Dataset excerpt:
+++++

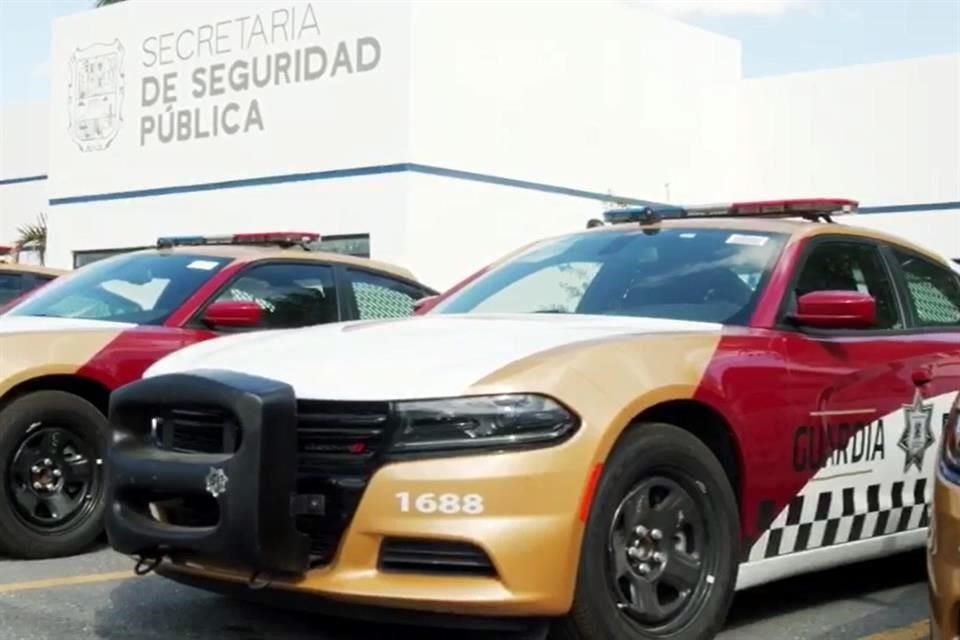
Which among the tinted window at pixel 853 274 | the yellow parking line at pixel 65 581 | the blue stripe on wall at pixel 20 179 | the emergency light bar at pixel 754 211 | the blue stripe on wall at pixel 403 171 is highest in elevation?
the blue stripe on wall at pixel 20 179

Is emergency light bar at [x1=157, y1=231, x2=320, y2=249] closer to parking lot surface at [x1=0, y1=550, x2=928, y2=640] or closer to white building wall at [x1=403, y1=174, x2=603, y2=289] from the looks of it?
parking lot surface at [x1=0, y1=550, x2=928, y2=640]

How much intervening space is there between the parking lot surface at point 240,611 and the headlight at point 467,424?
905mm

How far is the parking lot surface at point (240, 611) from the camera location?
4.68 meters

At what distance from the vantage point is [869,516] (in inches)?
207

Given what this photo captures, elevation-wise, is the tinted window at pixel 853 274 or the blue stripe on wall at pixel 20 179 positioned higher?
the blue stripe on wall at pixel 20 179

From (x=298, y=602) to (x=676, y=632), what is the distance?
1.16 m

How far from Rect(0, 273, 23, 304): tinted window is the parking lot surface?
3559 mm

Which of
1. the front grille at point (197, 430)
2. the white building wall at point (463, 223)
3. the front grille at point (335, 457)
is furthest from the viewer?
the white building wall at point (463, 223)

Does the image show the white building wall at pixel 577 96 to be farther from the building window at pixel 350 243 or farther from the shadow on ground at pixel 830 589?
the shadow on ground at pixel 830 589

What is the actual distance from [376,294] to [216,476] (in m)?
3.77

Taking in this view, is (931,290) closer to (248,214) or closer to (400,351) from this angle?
(400,351)

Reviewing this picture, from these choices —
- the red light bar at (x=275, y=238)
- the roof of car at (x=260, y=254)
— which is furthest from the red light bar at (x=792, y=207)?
the red light bar at (x=275, y=238)

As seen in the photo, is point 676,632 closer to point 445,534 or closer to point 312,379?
point 445,534

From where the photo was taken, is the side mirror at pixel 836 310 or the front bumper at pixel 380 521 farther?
the side mirror at pixel 836 310
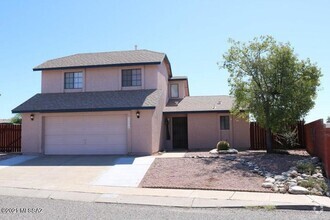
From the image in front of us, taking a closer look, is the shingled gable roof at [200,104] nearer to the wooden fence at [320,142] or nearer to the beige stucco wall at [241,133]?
the beige stucco wall at [241,133]

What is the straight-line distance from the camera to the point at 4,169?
53.3 ft

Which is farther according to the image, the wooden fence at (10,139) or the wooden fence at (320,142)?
the wooden fence at (10,139)

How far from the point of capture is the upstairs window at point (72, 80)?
22297mm

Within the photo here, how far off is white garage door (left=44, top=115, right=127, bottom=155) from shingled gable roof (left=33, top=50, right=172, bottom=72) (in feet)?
11.5

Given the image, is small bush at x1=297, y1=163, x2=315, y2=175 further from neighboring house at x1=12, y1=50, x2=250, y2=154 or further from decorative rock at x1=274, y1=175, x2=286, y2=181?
neighboring house at x1=12, y1=50, x2=250, y2=154

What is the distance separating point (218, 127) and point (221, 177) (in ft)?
33.1

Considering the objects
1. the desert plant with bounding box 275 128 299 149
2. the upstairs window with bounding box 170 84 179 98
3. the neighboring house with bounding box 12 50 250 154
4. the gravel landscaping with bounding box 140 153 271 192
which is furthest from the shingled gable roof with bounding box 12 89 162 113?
the desert plant with bounding box 275 128 299 149

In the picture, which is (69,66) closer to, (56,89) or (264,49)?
(56,89)

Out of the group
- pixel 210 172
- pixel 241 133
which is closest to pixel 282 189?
pixel 210 172

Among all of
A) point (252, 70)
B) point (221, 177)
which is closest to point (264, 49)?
point (252, 70)

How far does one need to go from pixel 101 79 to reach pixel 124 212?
14.3 metres

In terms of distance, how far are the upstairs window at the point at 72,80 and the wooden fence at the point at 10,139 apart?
4751 millimetres

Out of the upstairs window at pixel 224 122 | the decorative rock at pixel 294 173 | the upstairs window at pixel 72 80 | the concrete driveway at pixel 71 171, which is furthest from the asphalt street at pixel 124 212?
the upstairs window at pixel 224 122

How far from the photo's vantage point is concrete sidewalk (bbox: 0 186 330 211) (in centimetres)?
937
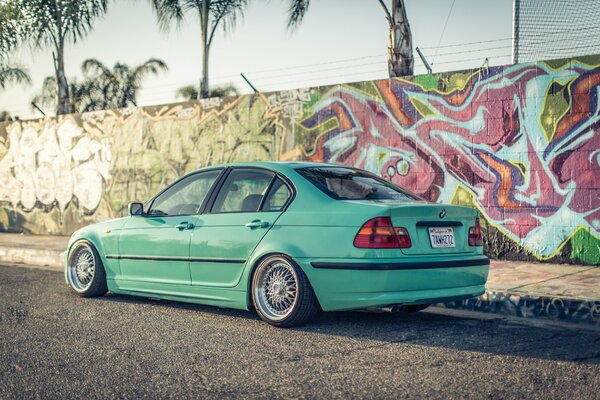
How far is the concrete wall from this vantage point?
29.3 ft

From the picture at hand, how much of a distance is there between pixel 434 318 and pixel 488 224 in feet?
12.6

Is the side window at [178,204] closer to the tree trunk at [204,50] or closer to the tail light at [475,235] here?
the tail light at [475,235]

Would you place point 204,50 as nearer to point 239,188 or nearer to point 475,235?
point 239,188

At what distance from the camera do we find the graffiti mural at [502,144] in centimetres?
888

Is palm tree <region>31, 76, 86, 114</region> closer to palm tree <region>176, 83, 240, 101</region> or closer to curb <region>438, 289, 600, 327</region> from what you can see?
palm tree <region>176, 83, 240, 101</region>

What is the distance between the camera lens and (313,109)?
1139 cm

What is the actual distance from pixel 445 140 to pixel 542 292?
3.75 metres

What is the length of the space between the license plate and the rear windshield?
1.63 ft

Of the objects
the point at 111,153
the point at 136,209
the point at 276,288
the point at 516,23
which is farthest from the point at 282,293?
the point at 111,153

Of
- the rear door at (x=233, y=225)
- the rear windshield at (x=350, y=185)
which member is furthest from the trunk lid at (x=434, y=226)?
the rear door at (x=233, y=225)

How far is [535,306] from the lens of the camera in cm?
640

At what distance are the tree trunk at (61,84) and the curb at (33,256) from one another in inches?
237

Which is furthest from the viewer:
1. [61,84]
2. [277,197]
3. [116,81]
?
[116,81]

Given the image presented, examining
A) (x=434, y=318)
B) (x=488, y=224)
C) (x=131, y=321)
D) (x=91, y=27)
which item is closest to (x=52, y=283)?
(x=131, y=321)
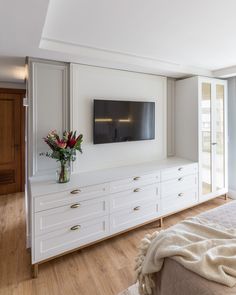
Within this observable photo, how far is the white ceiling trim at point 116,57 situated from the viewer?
2133mm

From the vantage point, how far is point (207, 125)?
3381mm

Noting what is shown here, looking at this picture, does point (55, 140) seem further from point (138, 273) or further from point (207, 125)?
point (207, 125)

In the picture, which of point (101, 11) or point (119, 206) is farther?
point (119, 206)

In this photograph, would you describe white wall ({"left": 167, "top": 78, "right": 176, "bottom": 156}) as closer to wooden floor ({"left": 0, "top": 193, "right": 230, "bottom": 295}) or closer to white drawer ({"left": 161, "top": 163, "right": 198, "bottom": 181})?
white drawer ({"left": 161, "top": 163, "right": 198, "bottom": 181})

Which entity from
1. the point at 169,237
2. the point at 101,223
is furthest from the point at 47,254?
the point at 169,237

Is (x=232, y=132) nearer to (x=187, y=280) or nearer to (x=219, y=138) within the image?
(x=219, y=138)

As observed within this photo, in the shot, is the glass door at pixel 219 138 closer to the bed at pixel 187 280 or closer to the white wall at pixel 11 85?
the bed at pixel 187 280

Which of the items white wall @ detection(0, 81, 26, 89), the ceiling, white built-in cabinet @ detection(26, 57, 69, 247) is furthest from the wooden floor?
white wall @ detection(0, 81, 26, 89)

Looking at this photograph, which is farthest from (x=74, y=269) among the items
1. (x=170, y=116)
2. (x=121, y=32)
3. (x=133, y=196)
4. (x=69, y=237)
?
(x=170, y=116)

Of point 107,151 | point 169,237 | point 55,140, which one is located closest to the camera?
point 169,237

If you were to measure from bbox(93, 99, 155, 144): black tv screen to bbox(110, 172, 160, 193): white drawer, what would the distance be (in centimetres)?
63

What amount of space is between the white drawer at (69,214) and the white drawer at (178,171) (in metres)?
0.96

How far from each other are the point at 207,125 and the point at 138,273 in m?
2.76

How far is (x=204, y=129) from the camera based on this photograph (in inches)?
132
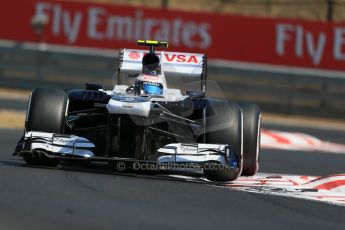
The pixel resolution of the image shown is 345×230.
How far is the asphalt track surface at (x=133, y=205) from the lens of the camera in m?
6.49

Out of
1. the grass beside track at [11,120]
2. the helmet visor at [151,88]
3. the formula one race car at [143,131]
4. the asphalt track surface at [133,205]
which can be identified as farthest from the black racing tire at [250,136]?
the grass beside track at [11,120]

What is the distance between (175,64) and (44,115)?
7.54ft

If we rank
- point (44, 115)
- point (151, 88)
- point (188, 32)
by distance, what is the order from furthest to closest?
point (188, 32)
point (151, 88)
point (44, 115)

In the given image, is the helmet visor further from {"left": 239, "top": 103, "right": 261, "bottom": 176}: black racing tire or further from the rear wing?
{"left": 239, "top": 103, "right": 261, "bottom": 176}: black racing tire

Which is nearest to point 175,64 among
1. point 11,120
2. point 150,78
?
point 150,78

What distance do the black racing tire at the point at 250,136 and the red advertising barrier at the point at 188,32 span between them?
46.6 feet

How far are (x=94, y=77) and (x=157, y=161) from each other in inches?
610

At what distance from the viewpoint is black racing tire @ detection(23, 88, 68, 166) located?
946 cm

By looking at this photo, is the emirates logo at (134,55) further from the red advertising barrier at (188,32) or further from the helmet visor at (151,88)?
the red advertising barrier at (188,32)

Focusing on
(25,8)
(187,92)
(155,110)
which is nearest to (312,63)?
(25,8)

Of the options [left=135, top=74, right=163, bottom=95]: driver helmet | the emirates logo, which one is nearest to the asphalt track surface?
[left=135, top=74, right=163, bottom=95]: driver helmet

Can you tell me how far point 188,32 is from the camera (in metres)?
24.4

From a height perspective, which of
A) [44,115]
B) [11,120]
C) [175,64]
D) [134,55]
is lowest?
[44,115]
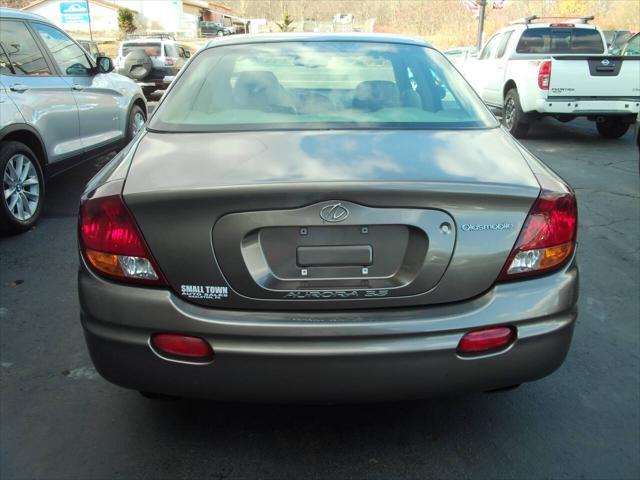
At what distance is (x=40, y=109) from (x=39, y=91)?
173 mm

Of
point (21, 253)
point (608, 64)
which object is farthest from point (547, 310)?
point (608, 64)

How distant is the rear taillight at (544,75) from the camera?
9562 mm

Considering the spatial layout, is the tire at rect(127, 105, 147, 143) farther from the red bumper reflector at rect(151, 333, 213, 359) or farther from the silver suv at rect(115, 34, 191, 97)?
the silver suv at rect(115, 34, 191, 97)

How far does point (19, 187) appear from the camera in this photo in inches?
216

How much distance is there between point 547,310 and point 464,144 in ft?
2.59

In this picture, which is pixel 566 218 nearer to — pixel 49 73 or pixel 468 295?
pixel 468 295

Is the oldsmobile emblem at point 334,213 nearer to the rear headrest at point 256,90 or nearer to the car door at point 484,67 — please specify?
the rear headrest at point 256,90

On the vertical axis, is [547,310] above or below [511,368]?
above

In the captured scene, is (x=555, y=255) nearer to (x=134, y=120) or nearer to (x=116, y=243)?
(x=116, y=243)

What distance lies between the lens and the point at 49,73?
6.05 metres

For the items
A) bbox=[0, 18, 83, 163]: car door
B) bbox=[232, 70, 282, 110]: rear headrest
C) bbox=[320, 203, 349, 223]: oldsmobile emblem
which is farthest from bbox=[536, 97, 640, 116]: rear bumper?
bbox=[320, 203, 349, 223]: oldsmobile emblem

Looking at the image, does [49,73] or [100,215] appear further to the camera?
[49,73]

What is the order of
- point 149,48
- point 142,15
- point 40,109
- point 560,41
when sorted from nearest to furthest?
point 40,109
point 560,41
point 149,48
point 142,15

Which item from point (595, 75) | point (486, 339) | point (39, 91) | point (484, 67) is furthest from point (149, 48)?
point (486, 339)
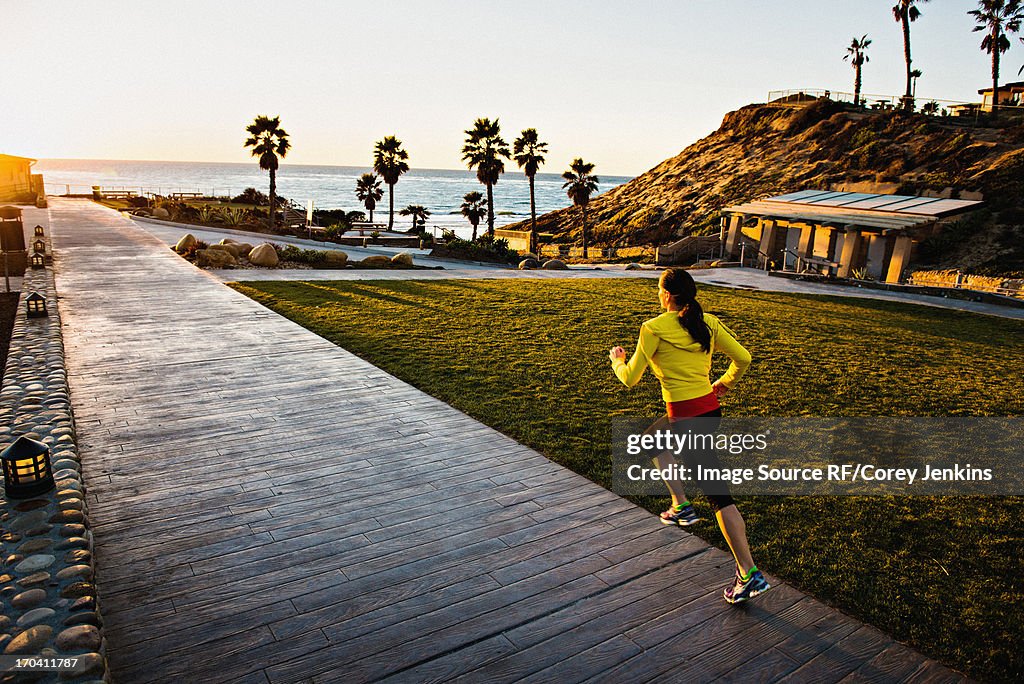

+++++

# PROBLEM DESCRIPTION
Format the stretch of the records from the line containing "From the image" through the line containing "4751 millimetres" as a Markdown table with the columns Row and Line. Number each line in Row, skip blank lines, and include nothing outside that stretch.

# TASK RESPONSE
| Row | Line |
|---|---|
| 1 | From the image in front of us, taking a closer look, is the shingled gable roof at [200,104] nearer to the wooden fence at [320,142] or nearer to the beige stucco wall at [241,133]? |
| 2 | the beige stucco wall at [241,133] |
| 3 | What is the straight-line distance from the camera to the point at 4,169? |
| 4 | 53.3 ft |
| 5 | Which is farther according to the image, the wooden fence at (10,139) or the wooden fence at (320,142)? |
| 6 | the wooden fence at (10,139) |
| 7 | How far from the point of capture is the upstairs window at point (72, 80)? |
| 8 | 22297mm |
| 9 | Within the photo here, how far off is white garage door (left=44, top=115, right=127, bottom=155) from shingled gable roof (left=33, top=50, right=172, bottom=72) (in feet)? |
| 10 | 11.5 |
| 11 | Given the image, is small bush at x1=297, y1=163, x2=315, y2=175 further from neighboring house at x1=12, y1=50, x2=250, y2=154 or further from decorative rock at x1=274, y1=175, x2=286, y2=181? |
| 12 | neighboring house at x1=12, y1=50, x2=250, y2=154 |
| 13 | What is the distance separating point (218, 127) and point (221, 177) (in ft)? |
| 14 | 33.1 |
| 15 | Considering the objects |
| 16 | 1. the desert plant with bounding box 275 128 299 149 |
| 17 | 2. the upstairs window with bounding box 170 84 179 98 |
| 18 | 3. the neighboring house with bounding box 12 50 250 154 |
| 19 | 4. the gravel landscaping with bounding box 140 153 271 192 |
| 20 | which is furthest from the shingled gable roof with bounding box 12 89 162 113? |
| 21 | the desert plant with bounding box 275 128 299 149 |
| 22 | In the picture, which is (69,66) closer to, (56,89) or (264,49)? |
| 23 | (56,89) |
| 24 | Out of the group |
| 25 | - pixel 210 172 |
| 26 | - pixel 241 133 |
| 27 | which is closest to pixel 282 189? |
| 28 | pixel 210 172 |
| 29 | Among all of |
| 30 | A) point (252, 70) |
| 31 | B) point (221, 177) |
| 32 | which is closest to point (264, 49)? |
| 33 | point (252, 70) |
| 34 | How far does one need to go from pixel 101 79 to reach pixel 124 212? |
| 35 | 14.3 metres |
| 36 | In terms of distance, how far are the upstairs window at the point at 72,80 and the wooden fence at the point at 10,139 apart? |
| 37 | 4751 millimetres |